[ENTRIES SUPPLIED]:
※

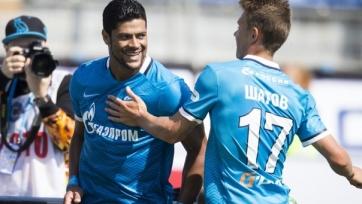 «Зенит» в большинстве переиграл «Динамо»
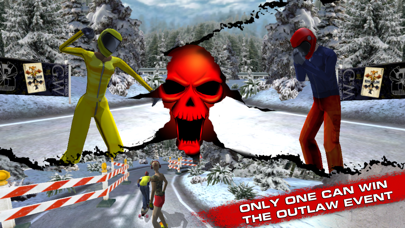 Screenshot of Downhill Xtreme4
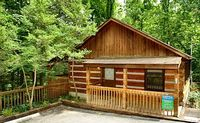 Moonshine Madness cabin is withing walking distance to downtown Gatlinburg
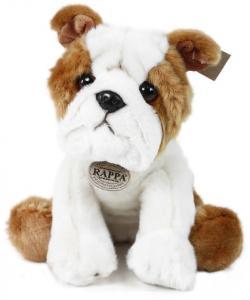 Engelsk Bulldog - Rappa Toys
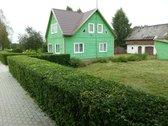 Tvarkingas 110kv.namas, pakeista nauja stogo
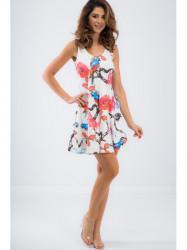 Biele letné šaty TA6167 #1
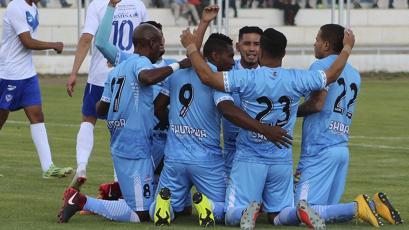 'La Fiesta del Poderoso': Deportivo Binacional venció a San José de Oruro (2-0)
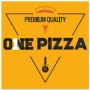 One Pizza Miribel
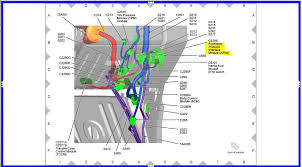 2012 f550 wiring diagram 2012 wiring diagrams online 2011 uper wiring diagram jodebal com on 2012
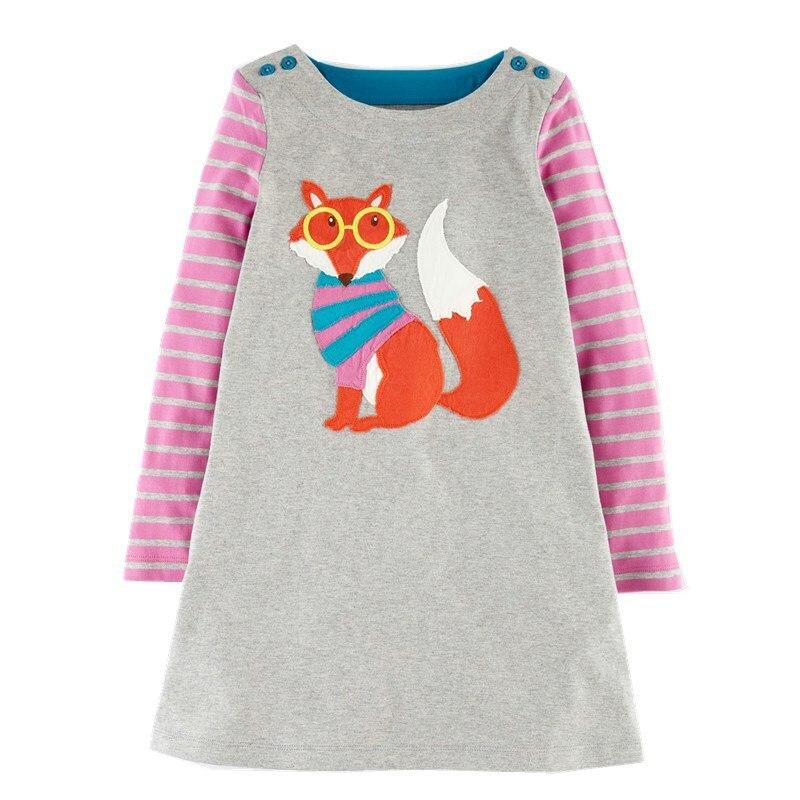 Kidsalon Baby Girl Dresses with Animal Applique 2017 Brand Princess Dress Kids Clothes Tunic Jersey Cotton Children Dresses girls set with applique animal dress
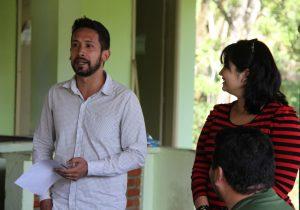 AMCG Cultura segue com o projeto 'Sabores dos Campos Gerais'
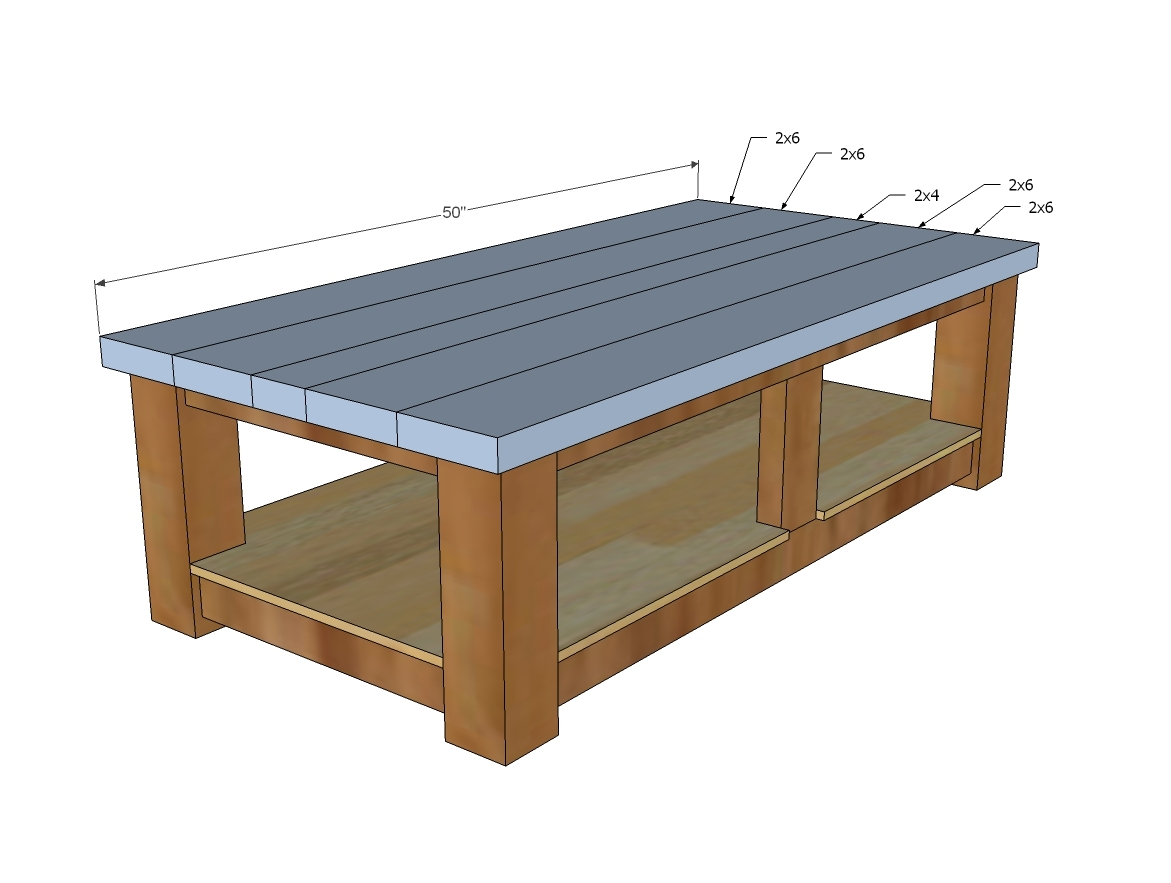 Ana white taylors coffee table diy projects for Coffee table instructions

※

[INSTRUCTIONS TO FOLLOW]:
Line by line, write out the material exactly, leaving the images out.

[THE COMPLETED TASK]:
 «Зенит» в большинстве переиграл «Динамо»
 Screenshot of Downhill Xtreme4
 Moonshine Madness cabin is withing walking distance to downtown Gatlinburg
 Engelsk Bulldog - Rappa Toys
 Tvarkingas 110kv.namas, pakeista nauja stogo
 Biele letné šaty TA6167 #1
 'La Fiesta del Poderoso': Deportivo Binacional venció a San José de Oruro (2-0)
 One Pizza Miribel
 2012 f550 wiring diagram 2012 wiring diagrams online 2011 uper wiring diagram jodebal com on 2012
 Kidsalon Baby Girl Dresses with Animal Applique 2017 Brand Princess Dress Kids Clothes Tunic Jersey Cotton Children Dresses girls set with applique animal dress
 AMCG Cultura segue com o projeto 'Sabores dos Campos Gerais'
 Ana white taylors coffee table diy projects for Coffee table instructions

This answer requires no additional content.